The FGS has been thoroughly validated and reported high discriminative ability, good overall inter-rater reliability, excellent intra-rater reliability, and excellent internal consistency. The FGS scores were higher in painful than in control cats; a very strong correlation with another validated instrument for pain assessment in cats was observed and the FGS detected response to analgesic treatment (scores after analgesia were lower than before). Additionally, an analgesic threshold was determined (total pain score >0.39 out of 1.0). The FGS is an easy and quick-to-use tool for acute pain assessment in cats.

The clinical applicability of the FGS in cats undergoing ovariohysterectomy has been explored by comparing the scores assigned in real-time by an experienced observer with those scores assigned to still images, and good agreement has been reported. The FGS is also a reliable tool for pain assessment in cats undergoing dental extractions and the caregiver's presence did not affect FGS scores.

==In sheep==
A GS for sheep has been developed to detect pain caused by naturally occurring diseases such as footrot and mastitis. A GS has been used to assess pain due to the routine husbandry procedure of tail-docking in lambs. There was high reliability between and within the observers, and high accuracy. Restraint of the lambs during the tail-docking caused changes in facial expression, which needs to be taken into account in use of the GS.

== In ferrets ==
Facial musculature of ferrets and compared lateral photographs of ferret faces were studied before and after intraperitoneal telemetry probe implantation.

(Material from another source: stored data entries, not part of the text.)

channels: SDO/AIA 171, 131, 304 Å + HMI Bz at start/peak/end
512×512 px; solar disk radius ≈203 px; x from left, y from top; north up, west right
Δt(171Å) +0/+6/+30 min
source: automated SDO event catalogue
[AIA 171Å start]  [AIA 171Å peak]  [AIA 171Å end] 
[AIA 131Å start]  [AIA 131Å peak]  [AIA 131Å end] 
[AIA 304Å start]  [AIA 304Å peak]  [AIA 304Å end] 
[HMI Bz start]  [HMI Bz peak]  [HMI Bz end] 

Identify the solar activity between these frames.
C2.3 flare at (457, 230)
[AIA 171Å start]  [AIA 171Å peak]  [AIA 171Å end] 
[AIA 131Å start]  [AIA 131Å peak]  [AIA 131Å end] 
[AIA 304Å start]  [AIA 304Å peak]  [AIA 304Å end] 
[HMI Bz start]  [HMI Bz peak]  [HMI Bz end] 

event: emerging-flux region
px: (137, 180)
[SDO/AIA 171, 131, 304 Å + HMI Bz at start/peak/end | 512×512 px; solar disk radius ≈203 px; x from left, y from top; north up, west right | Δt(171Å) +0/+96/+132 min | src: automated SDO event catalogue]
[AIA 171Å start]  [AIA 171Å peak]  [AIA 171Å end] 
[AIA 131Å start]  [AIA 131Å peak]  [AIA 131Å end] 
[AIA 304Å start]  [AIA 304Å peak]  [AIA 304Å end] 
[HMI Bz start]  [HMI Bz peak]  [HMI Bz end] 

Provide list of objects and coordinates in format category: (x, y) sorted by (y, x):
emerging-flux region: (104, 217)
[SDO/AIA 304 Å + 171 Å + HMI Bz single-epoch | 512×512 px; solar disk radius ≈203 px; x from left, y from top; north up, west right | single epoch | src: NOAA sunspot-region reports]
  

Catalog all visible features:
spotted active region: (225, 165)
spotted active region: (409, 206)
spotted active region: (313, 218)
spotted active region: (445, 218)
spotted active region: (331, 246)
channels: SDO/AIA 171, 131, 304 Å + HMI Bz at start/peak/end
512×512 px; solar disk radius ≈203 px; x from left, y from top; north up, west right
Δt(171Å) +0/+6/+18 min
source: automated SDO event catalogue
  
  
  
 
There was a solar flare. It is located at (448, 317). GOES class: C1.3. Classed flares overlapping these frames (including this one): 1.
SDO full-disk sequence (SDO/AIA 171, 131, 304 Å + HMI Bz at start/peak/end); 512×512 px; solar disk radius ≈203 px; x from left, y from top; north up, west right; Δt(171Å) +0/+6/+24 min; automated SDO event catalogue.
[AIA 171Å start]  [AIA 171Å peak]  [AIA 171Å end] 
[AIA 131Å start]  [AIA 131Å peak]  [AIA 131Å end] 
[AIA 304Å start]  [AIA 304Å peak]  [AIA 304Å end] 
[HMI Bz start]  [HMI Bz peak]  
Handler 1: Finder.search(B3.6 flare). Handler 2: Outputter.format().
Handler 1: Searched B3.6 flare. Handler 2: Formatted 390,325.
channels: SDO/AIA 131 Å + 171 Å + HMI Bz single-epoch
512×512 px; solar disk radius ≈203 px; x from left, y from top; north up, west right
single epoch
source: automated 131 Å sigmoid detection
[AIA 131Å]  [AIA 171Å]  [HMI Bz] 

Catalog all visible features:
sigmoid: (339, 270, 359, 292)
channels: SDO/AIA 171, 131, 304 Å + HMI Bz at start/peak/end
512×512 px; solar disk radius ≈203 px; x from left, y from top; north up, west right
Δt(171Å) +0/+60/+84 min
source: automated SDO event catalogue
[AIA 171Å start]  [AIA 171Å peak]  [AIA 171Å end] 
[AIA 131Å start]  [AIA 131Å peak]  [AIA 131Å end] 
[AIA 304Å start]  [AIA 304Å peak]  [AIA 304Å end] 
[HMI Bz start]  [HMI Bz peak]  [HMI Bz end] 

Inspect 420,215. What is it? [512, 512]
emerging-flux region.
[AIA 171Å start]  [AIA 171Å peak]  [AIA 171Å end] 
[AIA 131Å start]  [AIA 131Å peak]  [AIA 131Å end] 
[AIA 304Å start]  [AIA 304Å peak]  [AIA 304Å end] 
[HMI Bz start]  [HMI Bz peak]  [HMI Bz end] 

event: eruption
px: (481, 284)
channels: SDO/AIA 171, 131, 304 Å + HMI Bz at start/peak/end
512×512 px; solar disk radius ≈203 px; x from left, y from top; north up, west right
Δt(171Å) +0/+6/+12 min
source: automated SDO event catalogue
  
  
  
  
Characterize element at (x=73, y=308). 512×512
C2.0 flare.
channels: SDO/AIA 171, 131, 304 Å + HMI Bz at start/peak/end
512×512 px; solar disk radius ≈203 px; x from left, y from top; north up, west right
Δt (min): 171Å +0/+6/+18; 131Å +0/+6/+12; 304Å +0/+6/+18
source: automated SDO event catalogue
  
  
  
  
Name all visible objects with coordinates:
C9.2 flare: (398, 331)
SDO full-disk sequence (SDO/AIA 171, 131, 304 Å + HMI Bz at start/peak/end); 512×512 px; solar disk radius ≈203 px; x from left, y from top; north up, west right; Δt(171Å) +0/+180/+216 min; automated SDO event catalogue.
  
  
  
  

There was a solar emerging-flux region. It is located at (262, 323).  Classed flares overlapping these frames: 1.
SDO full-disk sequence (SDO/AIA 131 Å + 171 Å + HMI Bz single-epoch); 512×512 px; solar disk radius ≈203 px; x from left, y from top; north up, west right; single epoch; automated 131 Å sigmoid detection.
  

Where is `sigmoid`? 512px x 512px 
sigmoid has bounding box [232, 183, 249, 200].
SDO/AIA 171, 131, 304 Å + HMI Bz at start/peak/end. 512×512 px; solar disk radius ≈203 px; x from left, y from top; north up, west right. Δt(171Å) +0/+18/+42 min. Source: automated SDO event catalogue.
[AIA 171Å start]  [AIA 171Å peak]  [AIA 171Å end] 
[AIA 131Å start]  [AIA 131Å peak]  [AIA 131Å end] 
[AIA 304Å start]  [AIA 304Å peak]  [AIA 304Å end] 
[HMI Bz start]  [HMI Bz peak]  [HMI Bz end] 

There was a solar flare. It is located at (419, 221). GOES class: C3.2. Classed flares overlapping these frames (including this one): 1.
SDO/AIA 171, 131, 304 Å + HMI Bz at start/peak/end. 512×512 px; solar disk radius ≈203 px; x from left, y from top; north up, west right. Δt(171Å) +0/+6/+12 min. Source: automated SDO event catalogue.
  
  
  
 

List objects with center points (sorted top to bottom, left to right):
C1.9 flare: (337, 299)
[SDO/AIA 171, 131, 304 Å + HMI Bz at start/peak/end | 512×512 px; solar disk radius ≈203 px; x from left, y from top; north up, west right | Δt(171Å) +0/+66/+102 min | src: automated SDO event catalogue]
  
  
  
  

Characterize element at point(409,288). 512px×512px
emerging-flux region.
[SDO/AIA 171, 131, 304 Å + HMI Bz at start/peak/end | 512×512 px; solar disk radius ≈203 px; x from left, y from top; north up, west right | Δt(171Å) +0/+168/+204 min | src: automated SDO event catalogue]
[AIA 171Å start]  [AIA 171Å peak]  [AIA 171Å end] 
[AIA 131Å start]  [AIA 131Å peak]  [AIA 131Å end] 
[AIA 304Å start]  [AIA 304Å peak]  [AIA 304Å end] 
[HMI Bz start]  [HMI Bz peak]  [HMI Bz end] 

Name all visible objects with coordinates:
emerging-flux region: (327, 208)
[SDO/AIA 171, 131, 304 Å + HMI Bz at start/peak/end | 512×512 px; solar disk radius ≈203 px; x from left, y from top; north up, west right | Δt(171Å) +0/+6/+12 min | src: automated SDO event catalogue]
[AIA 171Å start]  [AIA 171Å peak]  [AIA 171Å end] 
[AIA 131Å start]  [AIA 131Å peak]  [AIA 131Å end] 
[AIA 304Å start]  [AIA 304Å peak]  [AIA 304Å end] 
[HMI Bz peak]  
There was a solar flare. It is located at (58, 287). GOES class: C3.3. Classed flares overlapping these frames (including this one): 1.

The FAU orbital tightening, nose bulging, cheek bulging, ear changes and whisker retraction were identified as potential indicators of pain in ferrets. All AU-scores assigned to the photographs taken five hours after surgery were significantly higher compared to their time-matched baseline scores. Further analysis using weights that were obtained using a Linear Discriminant Analysis revealed that scoring orbital tightening alone was sufficient to make this distinction with high sensitivity, specificity and accuracy.